Set during the French Revolution, Sophia plays Catherine Sans-Gêne, a laundress who works in the streets. There, she cleans the shirts of one Lieutenant Napoleon (Julien Bertheau) and ends up falling in love with the handsome rebel Lefebvre (Robert Hossein).
Madame Sans-Gêne (1962) Directed by Christian-Jaque starring Sophia Loren and Robert Hossein
Set during the French Revolution, Sophia plays Catherine Sans-Gêne, a laundress who works in the streets, her low-cut white blouse soaked with soapy water. There, she cleans the shirts of one Lieutenant Napoleon (Julien Bertheau) and ends up falling in love with the handsome rebel Lefebvre (Robert Hossein) when his battalion takes over her laundromat for their battlestation. The smitten Sans-Gêne chases Lefebvre across the Italian battlefields and then to the royal court, where her free will and compulsion for self-expression could cost them everything. The couple perform a deed of heroism which abets Napoleon’s victory, so that after the war the grateful Emperor bestows on the now married couple the title of Duke and Duchess. Catherine squabbles with Napoleon’s haughty sisters, scandalizes the nobility with her lack of courtly manners, flirts with the men – and consistently creates havoc as she remains true to her earthy background.

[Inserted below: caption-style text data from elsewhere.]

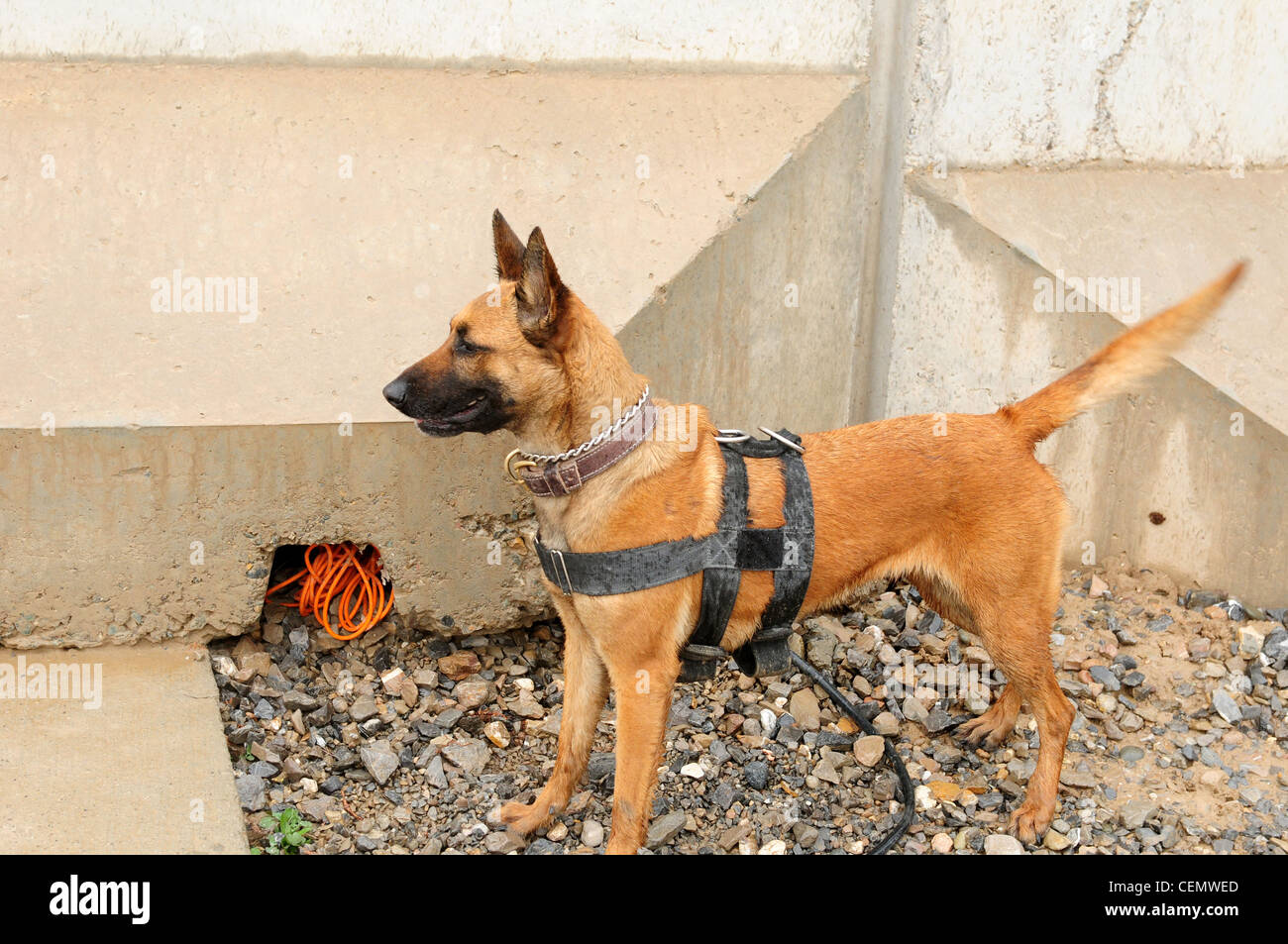 Afghanistan (February 17, 2012) Sgt. Anouska a Tactical Explosive Detection Dog (TEDD) has just found detonation - Stock Image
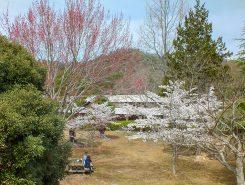 遅咲きの桜はこれから順次咲くので5月頃まで桜が楽しめそう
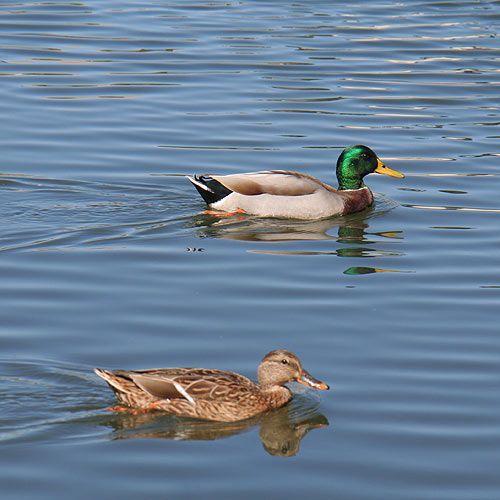 Nesting Wild Mallards In My Backyard Pool: Mallards (Seen At Cambridge, MD; Alligator River NWR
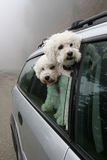 Two dogs going for a ride in the car Stock Image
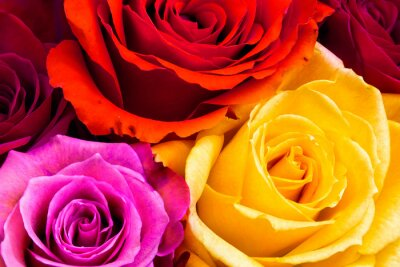 Quadro Fundo de rosas
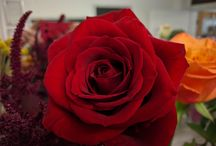 Valentine's Day At Funky Flowers / We have the most amazing roses, ideas and gifts....Call to pre order your flowers by calling us on 0118 979 6019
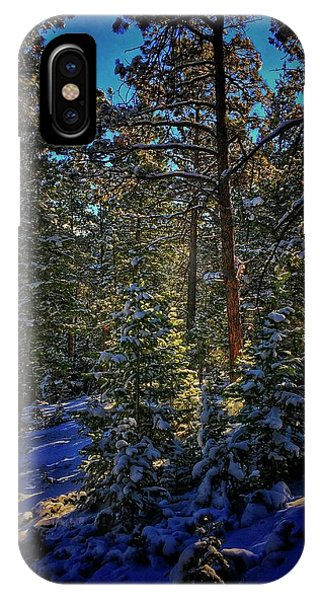 IPhone Case featuring the photograph Forest Shadows by Dan Miller
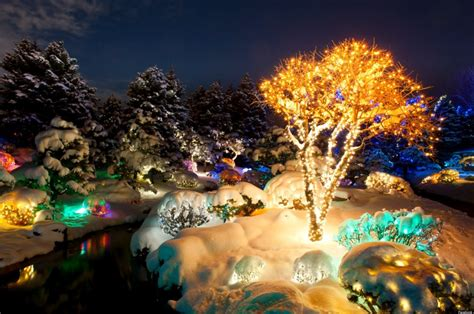 Denver Botanic Gardens Blossoms Of Light Blossoms Of Light White A 1940s And More Things To Do In Denver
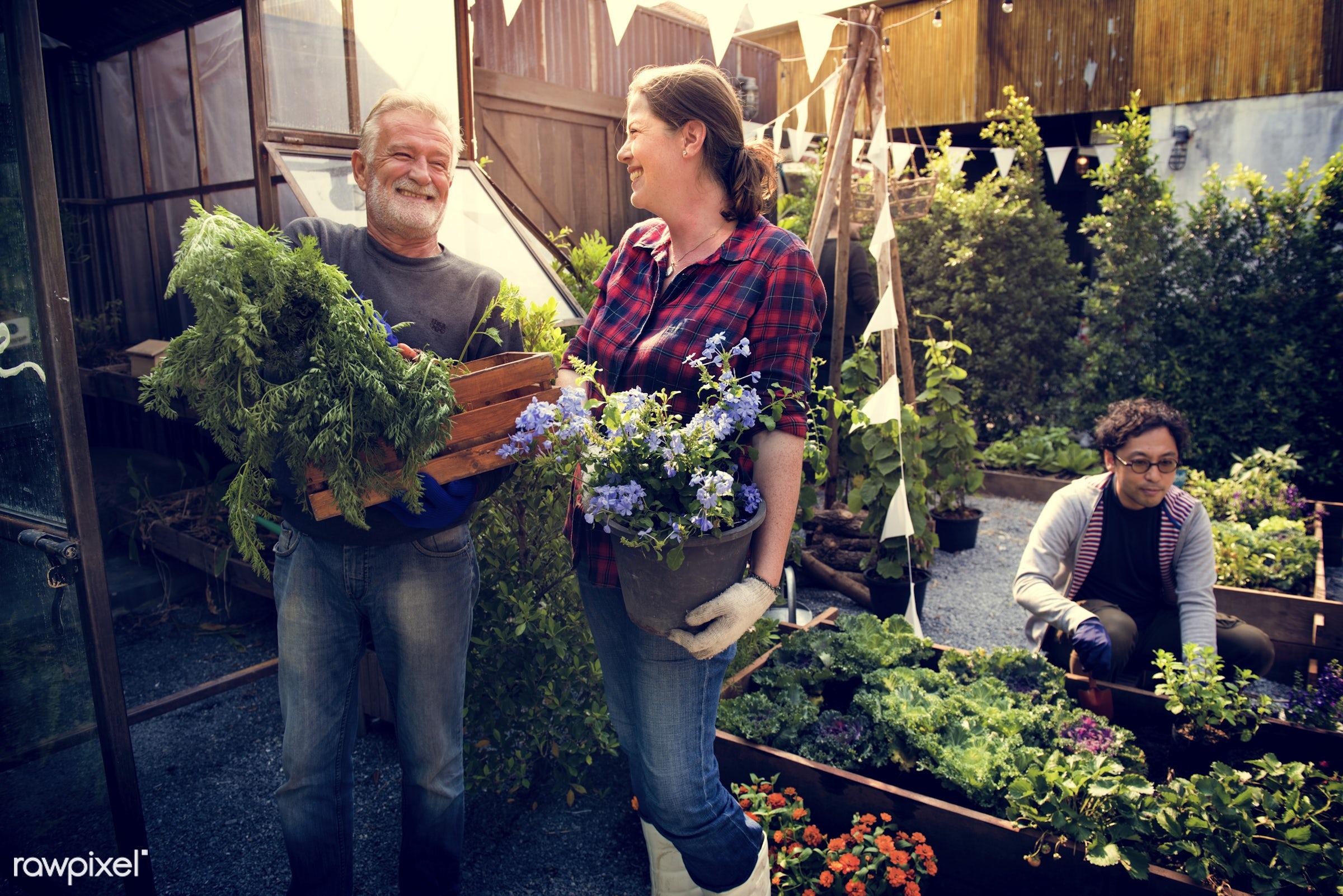 plant, nutritious, tomato, carrot, greenhouse, friends, farmer, fresh, lettuce, healthy eating, friendship, men, smile,...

The light-hearted pseudo-history lesson appears to be tailor-made as a Sophia Loren vehicle. Director Christian-Jaque holds out as long as he can from dressing his star in anything with a high neck, only raising the bustline when Sans-Gêne has her Eliza Doolittle transformation to serve the emperor. It’s actually a welcome change, because it lets us see that Loren is as beautiful as she is sexy. Her animated performance, where she plays the spicy Italian even when she’s supposed to be French, also shows that her personality has a lot to do with her sex appeal. Madame Sans-Gêne spends most of her time in this picture hanging with the men, and her comfort amongst them makes her spitfire mannerisms all the more attractive. She’s a woman among the boys.